Journal Contribution - Journal Article

OBJECTIVES: Left ventricular dysfunction after pulmonary endarterectomy is well described. Left ventricular failure has only been described after lung transplantation for pulmonary arterial hypertension (PAH). We sought to identify factors that contribute to this failure and hypothesized that atrial septostomy before transplantation could prevent this complication. METHODS: From our database, all bilateral lung transplants for PAH (n = 24) and all pulmonary endarterectomies, with a minimal reduction of 800 dyn⋅s⋅cm-5 (n = 27), were selected. Perioperative demographic and echocardiographic data were analysed. RESULTS: In patients with PAH, pulmonary hypertension was diagnosed at a significantly younger age, and time between diagnosis and surgery was significantly longer. Before surgery, right ventricular dimensions were significantly larger and left ventricular wall thicknesses were significantly smaller, but left ventricular diastolic dysfunction was similar. Surgery caused a significant decrease in right ventricular dimensions (less extensive after pulmonary endarterectomy) and caused a significant increase in left ventricular dimensions. Pre-transplant atrial septostomy caused increased left ventricular dimensions, stroke volume and cardiac index. Two patients developed post-transplant left ventricular failure. Compared with other PAH patients, they were younger (<12 years) at diagnosis, time between diagnosis and surgery lasted 2.5 times longer, left ventricular mass was smaller and pre-transplant pulmonary vascular resistance was higher.
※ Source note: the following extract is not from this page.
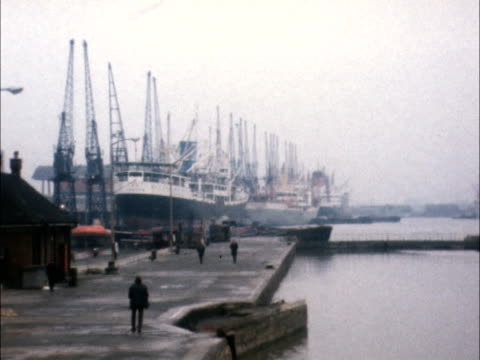 stockvideo's en b-roll-footage met docks one day stoppage england london west india docks gv silent dock ships berthed ms quay silent cranes gv silent cranes pan to more seen across... - liverpool engeland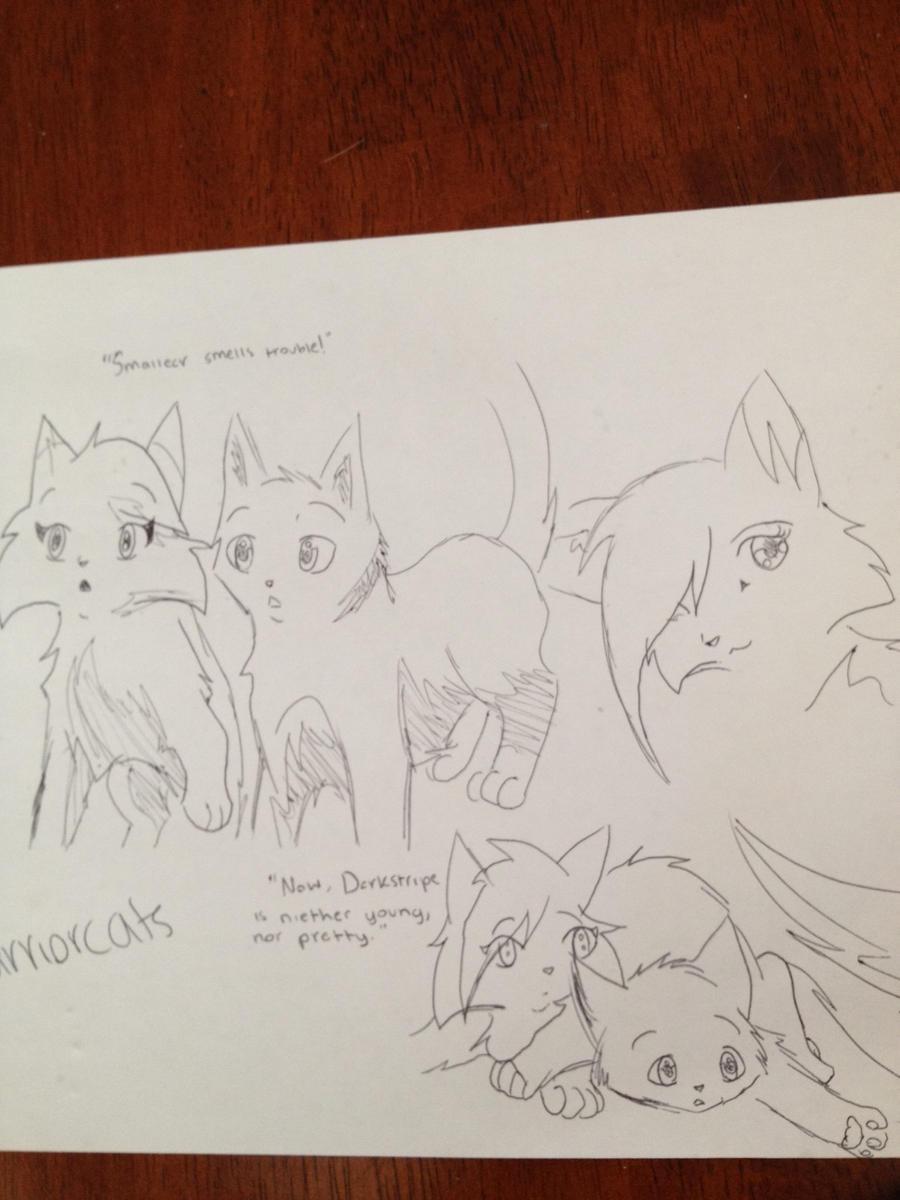 Graypaw and Firepaw - ssswarriorcats by AshtailXMoonfrost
CONCLUSIONS: In PAH, age at diagnosis is younger and left ventricular preload deprivation lasts longer than that in chronic thromboembolic pulmonary hypertension. Together with lower residual pulmonary vascular resistance and higher increases in preload, this might explain left ventricular failure after lung transplantation. Pre-transplant atrial septostomy might prevent post-transplant left ventricular failure.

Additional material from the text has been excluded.